Paul Bierman, a professor and geomorphologist at the University of Vermont, agreed, describing the drilling of the ice core, and the 1969 paper spilling its secrets, as a stunning achievement. The findings resulted in what was effectively a frozen Rosetta stone, allowing scientists to understand in detail the climate over the past 100,000 years and beyond.

“That is probably still the most influential paper in climate science, if you had to pick one,” said Bierman, who is the author of “When the Ice Is Gone: What a Greenland Ice Core Reveals About Earth’s Tumultuous History and Perilous Future.”

Colgan visited Camp Century for the first time in 2010 to drill an additional ice core covering the period from 1966 to present day. That trip left him wondering about what was left of Camp Century in the ice beneath his feet.

Colgan returned to the location of Camp Century and subsequently embarked on a multiyear project to log and understand whether the biological, chemical and radioactive waste and physical debris left behind when Camp Century closed were at risk of being exposed as the climate warmed.

The US military removed the nuclear reactor that powered Camp Century, but batches of radioactive wastewater had been discharged into a cavity in the ice sheet during its years of operation. Additionally, the sewage produced by the camps’ inhabitants is still contained in the ice.

It’s not clear whether that waste and debris will remain entombed in the ice forever. Colgan’s projections, described in a 2016 study and a subsequent 2022 study, indicate that the site will experience no significant melt before 2100. This projection could change after 2100 if the Paris Agreement to limit global warming to well below 2 degrees Celsius is not adopted, he said.

Colgan and his colleagues have been keeping track of the debris and waste left behind at Camp Century, which now lie more than 98 feet (30 meters) below the surface.
Colgan and his colleagues have drilled additional ice cores from Camp Century.

The core extracted from Camp Century nearly five decades ago is still yielding new information. While much of the sample was destroyed during the initial phase of study, remaining segments are stored near Denver at the National Science Federation Ice Core Facility, after spending a stint at the University of Buffalo in upstate New York. However, sediment from the very bottom of the ice core that researchers had lost track of after it left Buffalo in the 1990s unexpectedly turned up in 2017 stored in glass jars in a freezer in Copenhagen.

Bierman was invited to study some of the sample, and he recalled melting the frozen sediment back in his Vermont lab in 2019 as his career’s only “eureka moment.”

His analysis revealed fossilized plant remains in the sediment — bits of twig, leaves and mosses which he said offered the first direct evidence that a large part of Greenland was ice-free around 400,000 years ago, when temperatures were similar to those the world is approaching now.

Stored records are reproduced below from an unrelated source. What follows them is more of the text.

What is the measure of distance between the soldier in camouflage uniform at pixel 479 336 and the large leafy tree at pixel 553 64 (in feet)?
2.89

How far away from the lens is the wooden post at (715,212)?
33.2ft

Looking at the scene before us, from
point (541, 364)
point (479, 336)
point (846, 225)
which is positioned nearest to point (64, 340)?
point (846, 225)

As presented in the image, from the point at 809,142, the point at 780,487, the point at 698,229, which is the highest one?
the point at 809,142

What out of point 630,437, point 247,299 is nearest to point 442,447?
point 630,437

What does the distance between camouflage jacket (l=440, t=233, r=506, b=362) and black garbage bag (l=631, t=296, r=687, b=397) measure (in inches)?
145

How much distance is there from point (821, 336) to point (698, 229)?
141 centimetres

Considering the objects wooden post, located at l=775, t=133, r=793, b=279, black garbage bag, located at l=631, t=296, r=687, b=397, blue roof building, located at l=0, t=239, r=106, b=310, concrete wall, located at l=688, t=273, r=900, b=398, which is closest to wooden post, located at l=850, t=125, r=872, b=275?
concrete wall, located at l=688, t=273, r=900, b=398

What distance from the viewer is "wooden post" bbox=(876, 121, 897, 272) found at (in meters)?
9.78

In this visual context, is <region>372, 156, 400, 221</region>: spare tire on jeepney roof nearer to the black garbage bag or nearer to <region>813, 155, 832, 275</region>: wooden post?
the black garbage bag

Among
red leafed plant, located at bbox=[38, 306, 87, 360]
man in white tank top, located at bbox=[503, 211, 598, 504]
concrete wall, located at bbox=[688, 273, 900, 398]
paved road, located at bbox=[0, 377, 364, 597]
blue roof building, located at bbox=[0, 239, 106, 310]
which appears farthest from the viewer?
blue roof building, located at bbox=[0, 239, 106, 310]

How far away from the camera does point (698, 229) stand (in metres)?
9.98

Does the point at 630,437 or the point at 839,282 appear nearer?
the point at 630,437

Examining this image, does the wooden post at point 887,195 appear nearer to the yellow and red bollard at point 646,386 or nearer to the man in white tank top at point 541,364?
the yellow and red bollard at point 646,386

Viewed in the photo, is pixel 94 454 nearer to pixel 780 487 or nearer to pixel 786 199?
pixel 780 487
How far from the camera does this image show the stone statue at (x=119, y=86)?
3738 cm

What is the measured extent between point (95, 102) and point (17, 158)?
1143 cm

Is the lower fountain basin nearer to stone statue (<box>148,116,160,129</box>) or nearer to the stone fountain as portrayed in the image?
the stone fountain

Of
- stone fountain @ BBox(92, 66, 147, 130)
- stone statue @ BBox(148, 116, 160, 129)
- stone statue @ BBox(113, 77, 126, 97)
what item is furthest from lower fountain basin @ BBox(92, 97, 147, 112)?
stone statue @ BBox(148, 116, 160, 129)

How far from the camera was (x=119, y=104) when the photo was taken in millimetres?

“We actually have plants and bugs, things that tell you that the ice was gone,” he said.

The exquisitely preserved remains of a 400,000-year-old sedge seed were found in soil from the bottom of the Camp Century ice core.
The plant fossils, which included the moss seen here, revealed Greenland was not covered in ice 400,000 years ago.

The study overturned previous assumptions that most of Greenland’s ice sheet has been frozen for millions of years and suggests the possibility of alarming sea level rise if it were to melt completely.

For Bierman, the science conducted at Camp Century is the station’s most powerful legacy. He said almost 100 scientific papers had been published by scientists based on work done at what he described as a unique outpost of humanity.

“This core lives on. Everything else at the camp is crushed and most of the people (who worked there) are dead,” Bierman said. “It lives on in a way that is telling us, at a time we absolutely need to know how the Greenland Ice Sheet behaved in the past, when that body of ice was gone.”